Information supplied:
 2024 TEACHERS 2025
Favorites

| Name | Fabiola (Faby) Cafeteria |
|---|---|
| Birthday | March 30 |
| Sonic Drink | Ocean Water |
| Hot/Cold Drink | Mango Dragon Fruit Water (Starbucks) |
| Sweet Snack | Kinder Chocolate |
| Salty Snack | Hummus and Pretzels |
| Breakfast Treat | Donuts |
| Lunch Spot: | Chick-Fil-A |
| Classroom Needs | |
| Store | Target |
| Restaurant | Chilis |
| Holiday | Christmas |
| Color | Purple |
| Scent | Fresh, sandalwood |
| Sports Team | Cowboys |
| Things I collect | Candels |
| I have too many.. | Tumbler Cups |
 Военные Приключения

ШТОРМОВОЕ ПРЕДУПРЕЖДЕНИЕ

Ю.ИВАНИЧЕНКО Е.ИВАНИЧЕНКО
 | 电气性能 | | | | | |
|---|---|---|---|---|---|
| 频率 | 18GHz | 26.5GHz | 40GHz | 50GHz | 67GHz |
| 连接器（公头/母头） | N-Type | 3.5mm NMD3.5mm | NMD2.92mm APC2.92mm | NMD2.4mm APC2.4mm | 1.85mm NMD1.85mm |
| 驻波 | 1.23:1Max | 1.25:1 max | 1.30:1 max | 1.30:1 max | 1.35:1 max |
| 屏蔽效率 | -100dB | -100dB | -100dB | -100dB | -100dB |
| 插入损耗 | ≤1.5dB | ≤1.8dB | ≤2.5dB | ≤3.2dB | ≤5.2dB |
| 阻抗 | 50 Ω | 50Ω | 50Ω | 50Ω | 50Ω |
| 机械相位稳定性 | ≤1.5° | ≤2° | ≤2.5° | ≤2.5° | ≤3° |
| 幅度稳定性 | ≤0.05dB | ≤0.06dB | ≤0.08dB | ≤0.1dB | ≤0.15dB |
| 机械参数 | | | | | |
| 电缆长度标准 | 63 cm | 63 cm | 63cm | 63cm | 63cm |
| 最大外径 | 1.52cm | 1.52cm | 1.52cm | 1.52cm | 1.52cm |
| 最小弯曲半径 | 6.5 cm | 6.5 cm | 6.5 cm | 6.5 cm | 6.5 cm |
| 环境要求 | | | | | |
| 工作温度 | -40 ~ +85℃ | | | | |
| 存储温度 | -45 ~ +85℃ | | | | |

Requirement: From the records above, show each line that contains the word "Drink".

Result for this task:
| Sonic Drink | Ocean Water |
| Hot/Cold Drink | Mango Dragon Fruit Water (Starbucks) |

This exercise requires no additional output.